Publié en ligne le 26 août 2005 - SVT

Pendant qu’on s’extasie sur les singes, on en oublie les corbeaux. Le croiriez-vous : ils semblent aussi intelligents que les singes. Mais mal-aimés. Deux articles parus dans la très pointue revue Science le démontrent : l’un, sur les singes capucins qui utilisent des outils. L’autre, sur l’utilisation d’outils par des corbeaux. La grande majorité des médias du monde ont repris l’histoire des singes capucins. Mais n’ont pas dit un mot du corbeau.

Et pourtant. « Le corbeau est aussi intelligent que les grands singes », titre sans hésiter le National Geographic. « “Raisonnement de cause à effet, flexibilité, imagination et prospection” : le corbeau a toutes ces qualités qui définissent l’essence même de l’intelligence chez les singes », résument Nathan J. Emery and Nicola S. Clayton, de l’Université britannique de Cambridge, les deux auteurs de cette revue de la littérature scientifique qui, dans la revue Science, donne au corbeau ses lettres de noblesse.
« Parce que corvidés (corbeaux, corneilles, geais, choucas, pies) et singes partagent ces outils cognitifs, nous affirmons que des capacités cognitives complexes ont évolué en de multiples occasions chez des espèces très différentes dotées de cerveaux structurés très différemment, afin de résoudre des problèmes similaires. »

Ce n’est pourtant pas d’hier que ces oiseaux sont crédités d’une intelligence supérieure à la moyenne. Aujourd’hui, la littérature scientifique contient des récits de corbeaux qui utilisent le passage de voitures pour casser les noix dont ils se régalent. De geais qui se souviennent d’une quantité considérable d’endroits où ils ont caché leur nourriture -et qui semblent faire la distinction entre les caches d’aliments périssables et les autres. Et que dire de cette corneille de Nouvelle-Calédonie, Betty, élevée dans un laboratoire américain qui, l’an dernier, est devenue célèbre en tordant un fil de fer pour qu’il devienne un hameçon capable de récupérer de la nourriture à l’intérieur d’un vase.
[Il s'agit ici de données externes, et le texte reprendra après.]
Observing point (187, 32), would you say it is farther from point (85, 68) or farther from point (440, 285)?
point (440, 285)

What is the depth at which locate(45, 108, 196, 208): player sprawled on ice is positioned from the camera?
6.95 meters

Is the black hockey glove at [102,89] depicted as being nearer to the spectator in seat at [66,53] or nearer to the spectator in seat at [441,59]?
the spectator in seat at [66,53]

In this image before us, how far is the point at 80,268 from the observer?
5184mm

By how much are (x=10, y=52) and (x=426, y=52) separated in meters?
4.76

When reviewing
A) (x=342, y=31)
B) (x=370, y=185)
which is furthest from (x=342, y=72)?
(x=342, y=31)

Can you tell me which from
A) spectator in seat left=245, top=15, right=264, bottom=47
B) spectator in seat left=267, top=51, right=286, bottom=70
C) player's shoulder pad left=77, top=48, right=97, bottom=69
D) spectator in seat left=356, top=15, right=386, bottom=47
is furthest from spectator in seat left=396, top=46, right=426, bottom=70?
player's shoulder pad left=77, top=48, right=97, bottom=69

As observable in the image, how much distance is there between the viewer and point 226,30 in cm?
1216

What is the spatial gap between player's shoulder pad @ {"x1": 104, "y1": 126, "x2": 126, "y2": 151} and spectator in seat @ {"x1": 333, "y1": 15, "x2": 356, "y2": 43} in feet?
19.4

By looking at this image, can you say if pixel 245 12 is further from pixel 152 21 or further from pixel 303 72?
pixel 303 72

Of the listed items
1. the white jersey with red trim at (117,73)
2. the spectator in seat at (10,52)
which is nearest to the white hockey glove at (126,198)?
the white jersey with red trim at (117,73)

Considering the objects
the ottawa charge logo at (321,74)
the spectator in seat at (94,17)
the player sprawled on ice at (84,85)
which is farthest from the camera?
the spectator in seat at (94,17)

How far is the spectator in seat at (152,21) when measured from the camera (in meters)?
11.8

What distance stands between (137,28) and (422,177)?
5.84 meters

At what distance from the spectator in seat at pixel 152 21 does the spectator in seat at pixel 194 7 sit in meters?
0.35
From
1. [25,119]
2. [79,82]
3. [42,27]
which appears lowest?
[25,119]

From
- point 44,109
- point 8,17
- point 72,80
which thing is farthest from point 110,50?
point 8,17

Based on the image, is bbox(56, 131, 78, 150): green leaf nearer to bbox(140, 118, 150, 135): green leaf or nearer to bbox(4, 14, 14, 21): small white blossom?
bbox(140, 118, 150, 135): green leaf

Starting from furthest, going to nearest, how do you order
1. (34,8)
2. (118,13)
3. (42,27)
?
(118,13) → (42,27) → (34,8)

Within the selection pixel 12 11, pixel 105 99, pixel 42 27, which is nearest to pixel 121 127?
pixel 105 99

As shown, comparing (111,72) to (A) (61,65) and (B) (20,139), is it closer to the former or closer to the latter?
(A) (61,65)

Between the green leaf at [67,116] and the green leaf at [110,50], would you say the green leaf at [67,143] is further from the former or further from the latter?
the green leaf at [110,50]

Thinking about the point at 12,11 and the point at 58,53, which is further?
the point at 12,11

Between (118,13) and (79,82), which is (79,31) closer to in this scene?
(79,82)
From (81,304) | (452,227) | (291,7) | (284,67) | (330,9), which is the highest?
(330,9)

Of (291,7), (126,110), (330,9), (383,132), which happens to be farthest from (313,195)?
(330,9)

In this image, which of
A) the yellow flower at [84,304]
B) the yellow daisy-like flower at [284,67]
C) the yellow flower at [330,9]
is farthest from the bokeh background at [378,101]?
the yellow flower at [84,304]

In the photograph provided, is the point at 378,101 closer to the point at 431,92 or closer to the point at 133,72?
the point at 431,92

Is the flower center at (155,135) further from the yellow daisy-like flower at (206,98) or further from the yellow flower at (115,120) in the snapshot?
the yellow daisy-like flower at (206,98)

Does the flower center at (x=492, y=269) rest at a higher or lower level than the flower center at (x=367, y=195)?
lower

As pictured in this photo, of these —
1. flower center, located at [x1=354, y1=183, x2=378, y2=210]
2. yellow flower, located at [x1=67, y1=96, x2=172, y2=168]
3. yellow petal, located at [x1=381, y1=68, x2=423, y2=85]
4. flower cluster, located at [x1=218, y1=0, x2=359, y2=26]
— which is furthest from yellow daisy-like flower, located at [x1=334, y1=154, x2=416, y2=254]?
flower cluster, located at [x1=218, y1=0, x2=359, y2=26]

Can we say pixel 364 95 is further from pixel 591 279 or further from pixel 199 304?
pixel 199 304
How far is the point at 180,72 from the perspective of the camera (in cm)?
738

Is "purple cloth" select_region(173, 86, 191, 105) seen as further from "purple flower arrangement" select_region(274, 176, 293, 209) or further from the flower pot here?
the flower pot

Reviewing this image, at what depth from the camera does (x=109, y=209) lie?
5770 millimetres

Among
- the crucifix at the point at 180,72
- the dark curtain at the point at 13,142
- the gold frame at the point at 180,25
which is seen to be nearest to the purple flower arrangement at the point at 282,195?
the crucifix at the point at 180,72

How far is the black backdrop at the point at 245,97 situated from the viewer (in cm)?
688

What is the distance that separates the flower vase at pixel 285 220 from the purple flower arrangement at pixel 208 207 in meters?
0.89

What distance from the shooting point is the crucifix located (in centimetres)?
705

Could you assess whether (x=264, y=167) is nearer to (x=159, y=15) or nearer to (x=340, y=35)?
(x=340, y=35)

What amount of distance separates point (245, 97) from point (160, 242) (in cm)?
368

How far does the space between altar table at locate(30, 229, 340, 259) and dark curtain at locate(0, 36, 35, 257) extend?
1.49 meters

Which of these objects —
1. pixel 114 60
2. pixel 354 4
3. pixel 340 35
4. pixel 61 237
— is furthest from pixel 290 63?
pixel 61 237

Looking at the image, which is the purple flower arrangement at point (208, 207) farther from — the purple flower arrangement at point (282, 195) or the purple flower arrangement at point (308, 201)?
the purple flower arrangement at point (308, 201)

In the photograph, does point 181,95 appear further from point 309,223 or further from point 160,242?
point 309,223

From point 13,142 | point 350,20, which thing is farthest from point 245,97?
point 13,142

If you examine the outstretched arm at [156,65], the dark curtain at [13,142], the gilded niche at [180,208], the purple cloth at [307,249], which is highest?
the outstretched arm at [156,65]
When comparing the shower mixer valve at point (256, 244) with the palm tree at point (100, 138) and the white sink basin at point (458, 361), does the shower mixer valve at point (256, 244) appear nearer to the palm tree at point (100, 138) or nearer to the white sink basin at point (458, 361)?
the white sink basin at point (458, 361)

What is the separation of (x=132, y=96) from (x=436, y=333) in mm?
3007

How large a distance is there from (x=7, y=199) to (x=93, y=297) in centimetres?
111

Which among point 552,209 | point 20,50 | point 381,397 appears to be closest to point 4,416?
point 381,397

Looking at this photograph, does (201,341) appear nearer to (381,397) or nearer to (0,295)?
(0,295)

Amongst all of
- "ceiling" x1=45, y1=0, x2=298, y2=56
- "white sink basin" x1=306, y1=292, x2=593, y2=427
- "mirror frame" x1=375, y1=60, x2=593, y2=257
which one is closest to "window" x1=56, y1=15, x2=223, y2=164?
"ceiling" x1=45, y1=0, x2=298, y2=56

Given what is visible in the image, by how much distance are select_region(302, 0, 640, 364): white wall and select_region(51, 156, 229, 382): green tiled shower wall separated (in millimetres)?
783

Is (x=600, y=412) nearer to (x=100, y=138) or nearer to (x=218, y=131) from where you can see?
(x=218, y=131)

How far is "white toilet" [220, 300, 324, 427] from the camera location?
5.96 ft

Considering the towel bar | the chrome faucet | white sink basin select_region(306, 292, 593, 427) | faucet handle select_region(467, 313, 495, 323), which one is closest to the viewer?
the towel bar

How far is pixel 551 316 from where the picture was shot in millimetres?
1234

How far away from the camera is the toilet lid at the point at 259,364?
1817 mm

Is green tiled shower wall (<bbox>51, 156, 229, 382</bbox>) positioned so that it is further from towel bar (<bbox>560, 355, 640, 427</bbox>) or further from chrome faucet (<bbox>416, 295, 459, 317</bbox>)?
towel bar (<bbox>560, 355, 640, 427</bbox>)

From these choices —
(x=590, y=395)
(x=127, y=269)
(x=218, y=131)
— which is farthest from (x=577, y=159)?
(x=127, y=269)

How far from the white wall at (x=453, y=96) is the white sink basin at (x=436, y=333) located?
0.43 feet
Mieux encore, elle en est arrivée à choisir, parmi plusieurs fils de fer, celui qui sera de la bonne longueur.

Incidemment, si les chercheurs ont choisi la corneille de Nouvelle-Calédonie, c’est parce qu’on l’a déjà vu faire la même chose dans son état naturel : elle y fabrique deux types d’outils, l’un s’apparentant au hameçon (pour extraire les insectes des trous d’arbres), l’autre à une pelle (une feuille soigneusement choisie, avec laquelle l’oiseau balaie sous les détritus de feuilles, jusqu’à ce que des proies sortent au grand jour).

Toutes ces démarches dévoilent une intention claire.

L’oiseau a imaginé, dans sa petite tête, le but à atteindre et il a pris les moyens qui s’imposent.

Il a imaginé : voilà un exploit qui, à lui seul, range les corvidés dans une catégorie à part dans le règne animal.